Octamer Motif is Required for the NF-κB-mediated Induction of the Inducible Nitric Oxide Synthase Gene Expression in RAW 264.7 Macrophages

The promoter of the mouse inducible nitric oxide synthase (iNOS) has a putative octamer motif (ATGCAAAA) which exists 24 bp upstream from the TATA box and is mismatched at a single residue from the consensus octamer motif. To examine whether this site is involved in iNOS expression, we constructed various deletions and site-directed mutants of the iNOS promoter linked to the chloramphenicol acetyltransferase (CAT) reporter gene, transfected the constructs into RAW 264.7 macrophages, and stimulated the cells with interferon-γ (IFN-γ) and/or lipopolysaccharide (LPS). CAT activity was not induced by LPS in constructs containing only the octamer motif (-71 to +82), but was induced with constructs containing the octamer motif and the upstream sequences of the NF-κB site (-91 to +82). However, a site-directed mutation of the octamer motif in the context of the -91 to +82 promoter construct or an extended promoter construct (-1542 to +82) abolished IFN-γ and/or LPS-induced CAT activity. Similar results were obtained from site-directed mutants at either the NF-κB site or both the NF-κB site and octamer motif in these two constructs. In addition, we demonstrated that the conversion of the iNOS octamer motif into a consensus sequence increased CAT activity. Electrophoretic mobility shift assay (EMSA) performed with the NF-κB site or the octamer motif-containing oligonucleotide probe revealed that NF-κB binding was induced by LPS treatment, while the Oct-1 binding was constitutive. Competition assays performed with octamer-related oligonucleotide competitors derived from the immunoglobulin-κB or SV40 promoter confirmed the identity of the iNOS promoter sequence as being a Oct-1 binding site.

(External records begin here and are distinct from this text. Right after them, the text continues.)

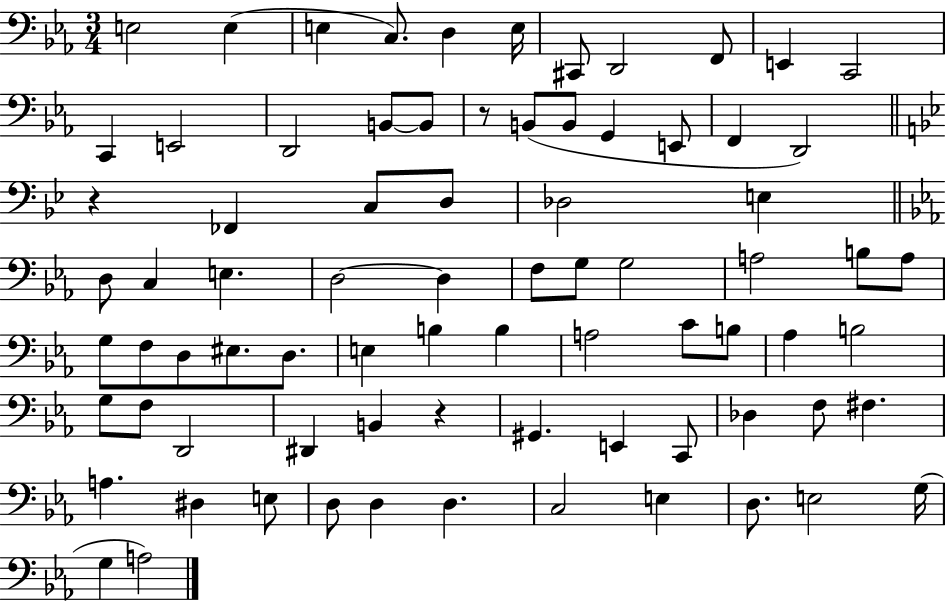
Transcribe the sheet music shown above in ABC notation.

X:1
T:Untitled
M:3/4
L:1/4
K:Eb
E,2 E, E, C,/2 D, E,/4 ^C,,/2 D,,2 F,,/2 E,, C,,2 C,, E,,2 D,,2 B,,/2 B,,/2 z/2 B,,/2 B,,/2 G,, E,,/2 F,, D,,2 z _F,, C,/2 D,/2 _D,2 E, D,/2 C, E, D,2 D, F,/2 G,/2 G,2 A,2 B,/2 A,/2 G,/2 F,/2 D,/2 ^E,/2 D,/2 E, B, B, A,2 C/2 B,/2 _A, B,2 G,/2 F,/2 D,,2 ^D,, B,, z ^G,, E,, C,,/2 _D, F,/2 ^F, A, ^D, E,/2 D,/2 D, D, C,2 E, D,/2 E,2 G,/4 G, A,2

EMSA carried out using a probe containing both the NF-κB site and the octamer motif identified two LPS-induced complexes. Competition assays with each NF-κB site or octamer motif competitor revealed that NF-κB and Oct-1 were present in these two complexes. These data suggest that, besides the NF-κB site, the octamer motif is essential for the maximal expression of the iNOS gene in murine macrophages, and the direct interaction of Oct-1 and NF-κB is important for the regulation of this gene.